Of course, it doesn't seem like CASIS has done much in the six months or so since it assumed responsibility. But that may well be due to an inefficient bureaucracy. Actually, that's not exactly true. I'm sure it's done a lot of stuff. But it's hard to figure out what they may have been doing. You see, as NASAWatch has been covering, there doesn't seem to be a lot of coordination between CASIS and anyone else. You almost never hear them mentioned when there is some new research on the ISS, or if there's a big conference about the ISS, or any other time really. But apparently it's a very stressful job (for not appearing to do much) since the executive director has recently resigned due to "...undue and onerous political pressures..."

So what's up with CASIS? Why does it exist? What's the rationale behind it? What does it do, and what has it done? How did it get started? I know a little bit about that. CASIS was supported by Space Florida, an Independent Special District that is dedicated to the growth of the Florida space industry. Fair enough. These special districts are a little weird, but apparently commonplace. I hadn't heard of them before, but it seems a lot of states have them. They are usually created for one specific purpose, such as waste management or going into space. Anyway, CASIS is a big deal with them.

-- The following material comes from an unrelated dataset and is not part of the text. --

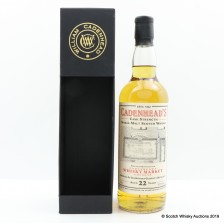 Glenrothes Glenlivet 1996 22 Cadenhead S Whisky Market Cologne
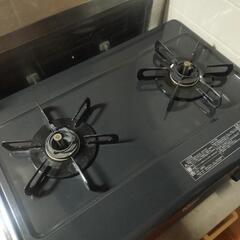 パロマ　ガスコンロの画像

The more I dig into this the more confused I get. I can't seem to find any sort of narrative or explanatory themes to tie all of this together. There's holes all over the place, about why CASIS, why a third party at all, what has CASIS done, why aren't they more prominent in NASA press releases, why did Becker quit, why, why, why ... I don't know. I have a headache now. I'm just gonna post this with a bunch of links and have a lie down in a cool, dark room until my head stops exploding.

Links! Stuff that I read until my eyes got blurry, so now you get to read it too!,2817,2392758,00.asp

Yeah, that last one is the entire address. It comes from Nspires, the NASA Solicitation and Proposal Integrated Review and Evaluation System. I hadn't heard of this before either.

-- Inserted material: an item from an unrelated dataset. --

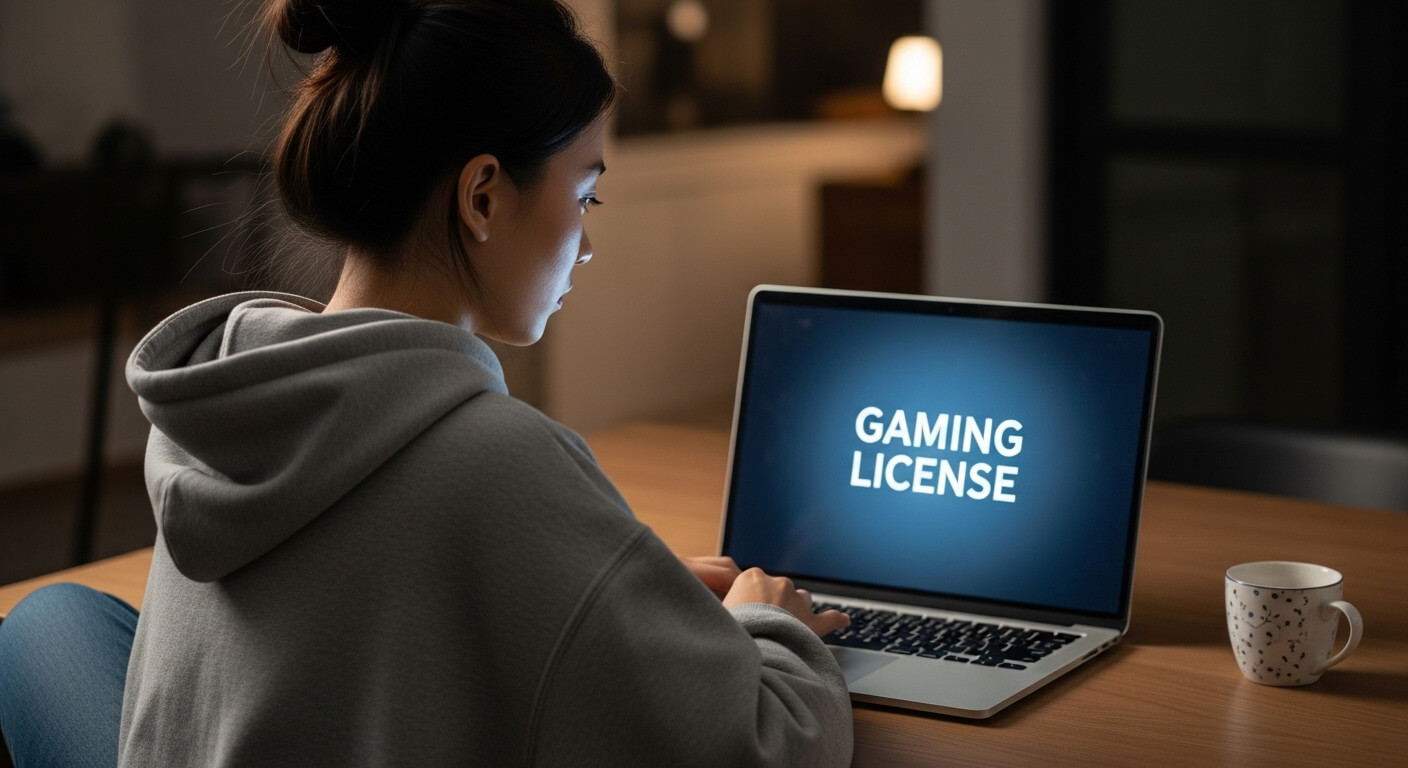 TTBET Security & License Audit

You know, I just bet that Space Law is one of the most complex and intricate legal arenas a person could dive into. Oh sure, international trading regulations are complex, probably even more so. But space law has got to be tough. So kudos to Michael Dodge and anyone else that majors in Space Law.

P.S. I almost never post pictures because, well, I don't know for sure. I just can't be all cool and stuff with graphics. Also, I never can find any that I like that are relevant. So the pictures contained in this post have, at best, a tangential relationship with the topic discussed.

Oh my god! UFO! Wait, no, it's just the Moon. Oh my god! What's that point of light to the right! It's a UFO! Oh wait, no, I had my ISO cranked up and it's just noise.